By Jiyeon Kim
Andrew Muhammad, Ph.D. Professor and Blasingame Chair of Excellence, University of Tennessee Institute of Agriculture- Department of Agricultural and Resource Economics
In 2025, the President imposed a series of tariffs under the International Emergency Economic Powers Act (IEEPA), reshaping U.S. trade policy. These measures, ranging from fentanyl‑related tariffs in February to broad reciprocal tariffs implemented in April, generated an estimated $130 billion in revenue by early December with implications for multiple sectors, including agriculture. Agricultural inputs such as fertilizer, pesticides, seeds, and farm machinery were subject to these duties, resulting in roughly $1.1 billion in tariff collections between February and November.
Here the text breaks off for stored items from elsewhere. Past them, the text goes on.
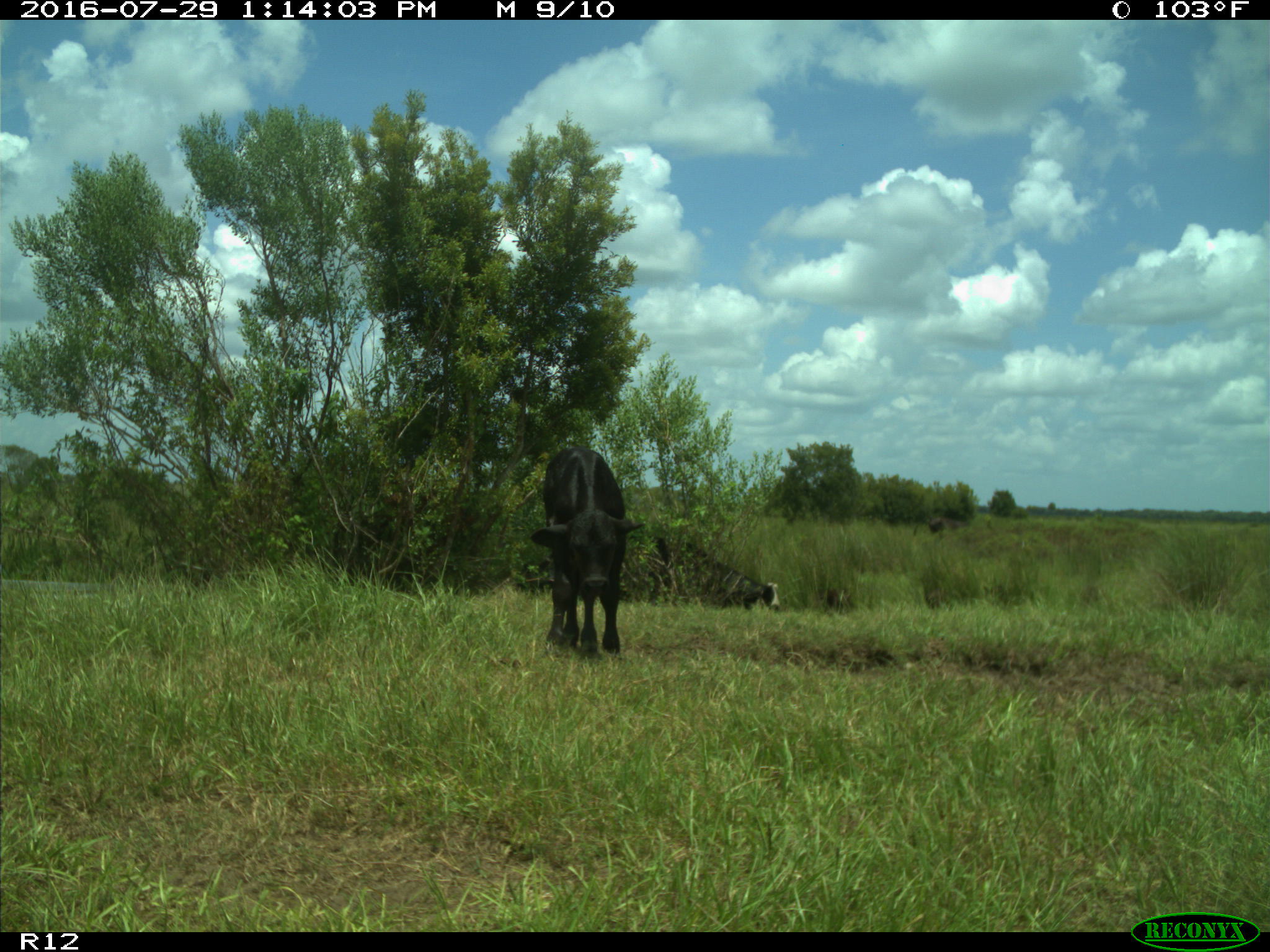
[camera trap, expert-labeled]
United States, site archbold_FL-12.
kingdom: Animalia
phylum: Chordata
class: Mammalia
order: Artiodactyla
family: Bovidae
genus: Bos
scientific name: Bos taurus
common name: domestic cow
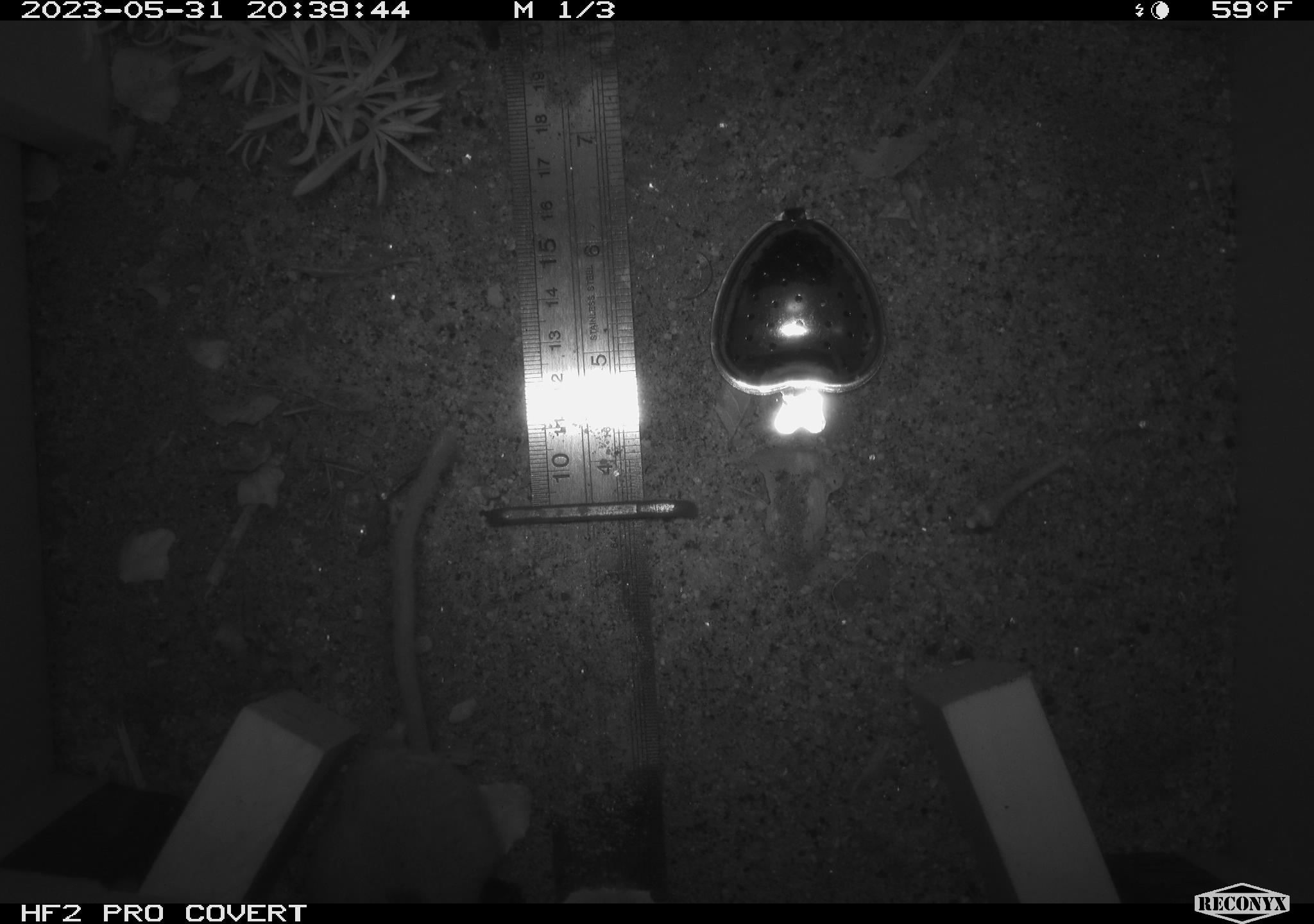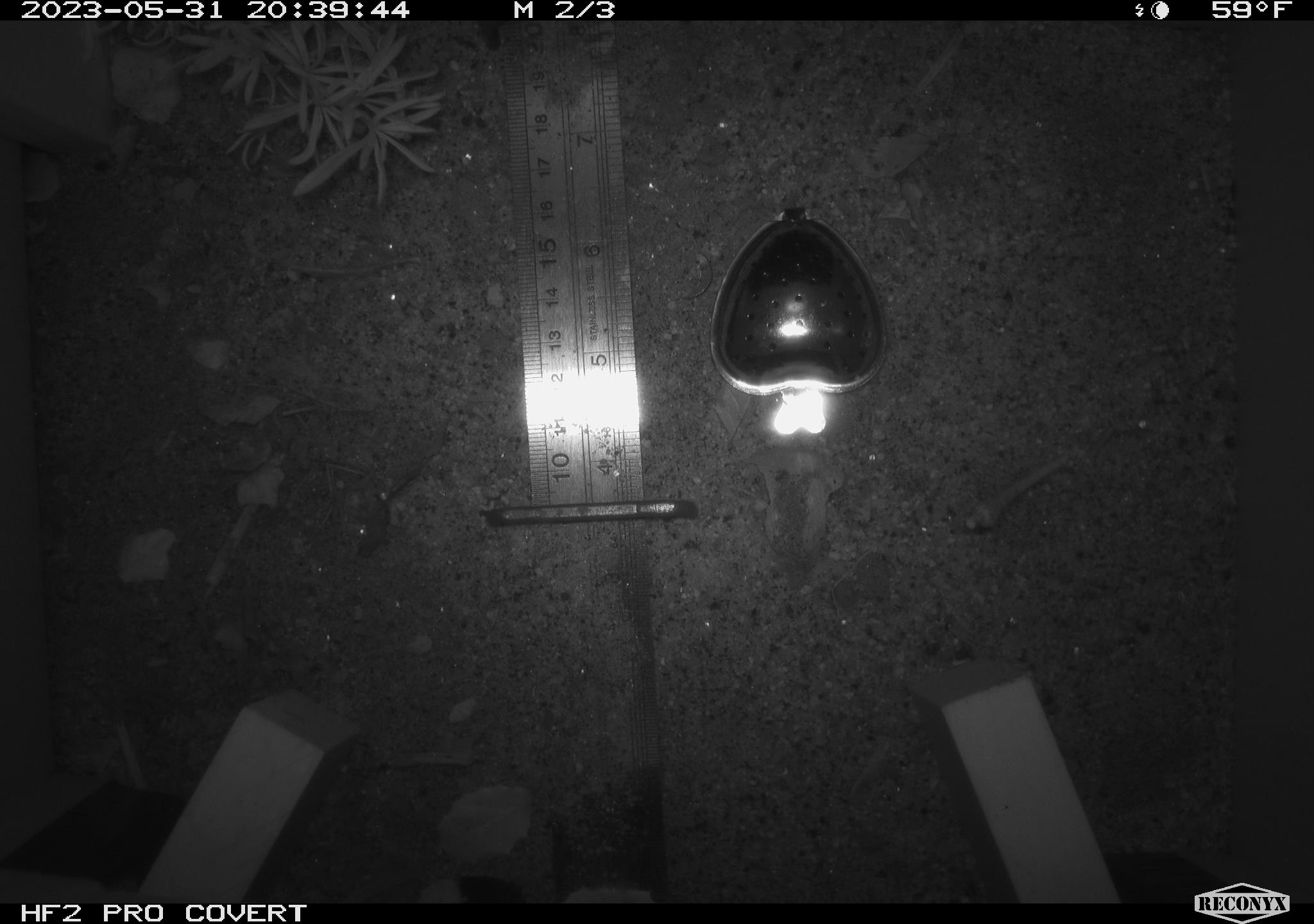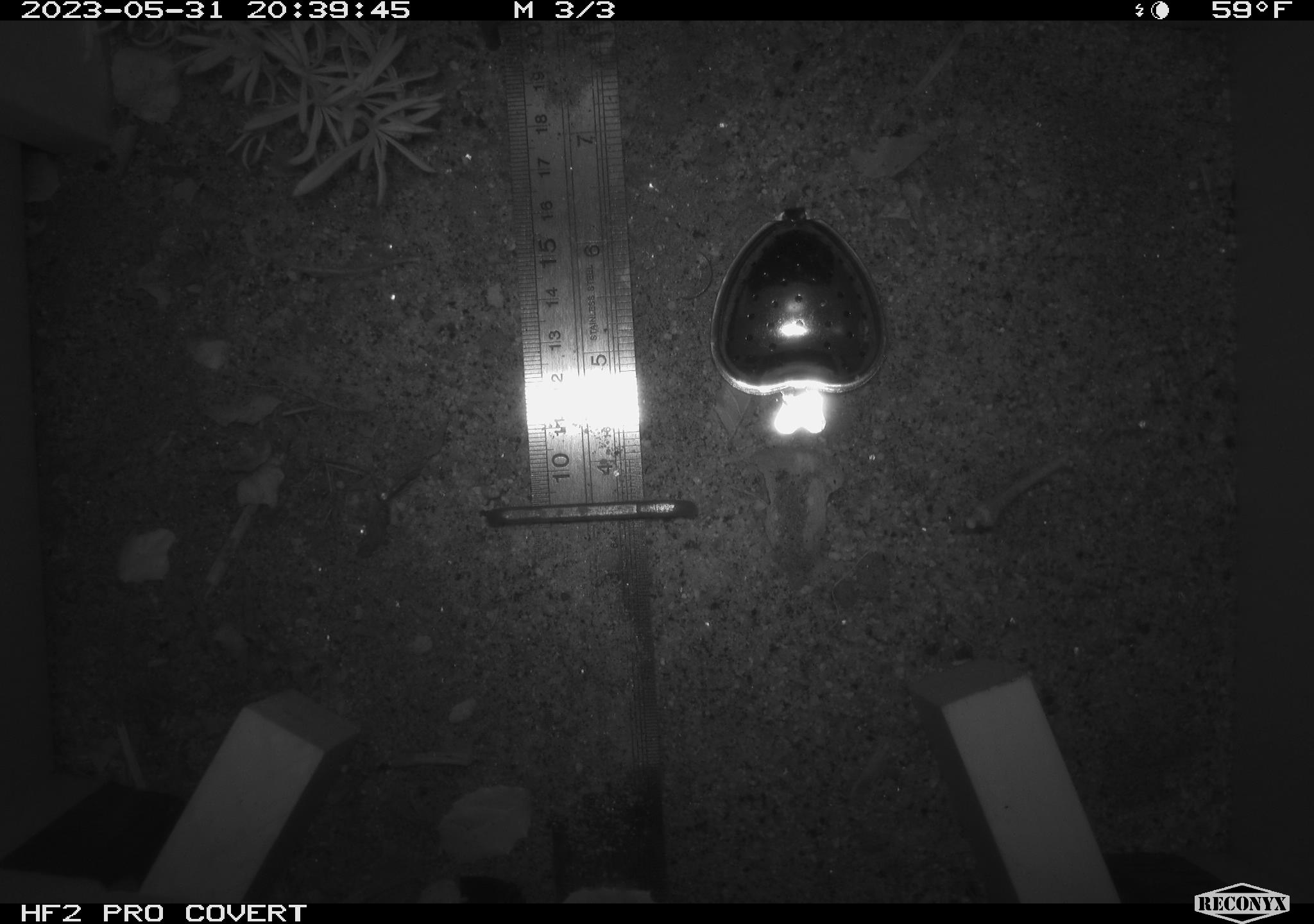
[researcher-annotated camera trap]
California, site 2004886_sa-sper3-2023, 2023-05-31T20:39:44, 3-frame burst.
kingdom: Animalia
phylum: Chordata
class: Mammalia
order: Rodentia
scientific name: Rodentia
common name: mouse species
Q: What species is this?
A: Mouse species (Rodentia).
Although representing small shares of total farm input spending, these tariffs contribute to rising production costs throughout the supply chain (Arita et al., 2026). We provide a brief discussion of these tariffs in this article; a more detailed analysis is presented in IEEPA Fertilizer Tariffs: Revenue, Relief, and Pass‐Through at the following link: https://ageconsearch.umn.edu/record/387621?v=pdf.
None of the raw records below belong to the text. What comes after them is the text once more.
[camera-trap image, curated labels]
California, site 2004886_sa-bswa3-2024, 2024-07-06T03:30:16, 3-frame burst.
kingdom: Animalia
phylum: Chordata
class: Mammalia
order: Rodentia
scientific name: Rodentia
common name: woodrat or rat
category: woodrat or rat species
IEEPA tariffs have been imposed on several agricultural inputs including fertilizer, pesticides, seeds, and farm machinery, against a backdrop of already volatile input prices and low commodity prices. Based on import data from the U.S. International Trade Commission and tariff rates specified in executive orders, IEEPA tariff revenue collected on agricultural input imports is estimated at roughly $1.1 billion between February and November 2025 (see Figure 1).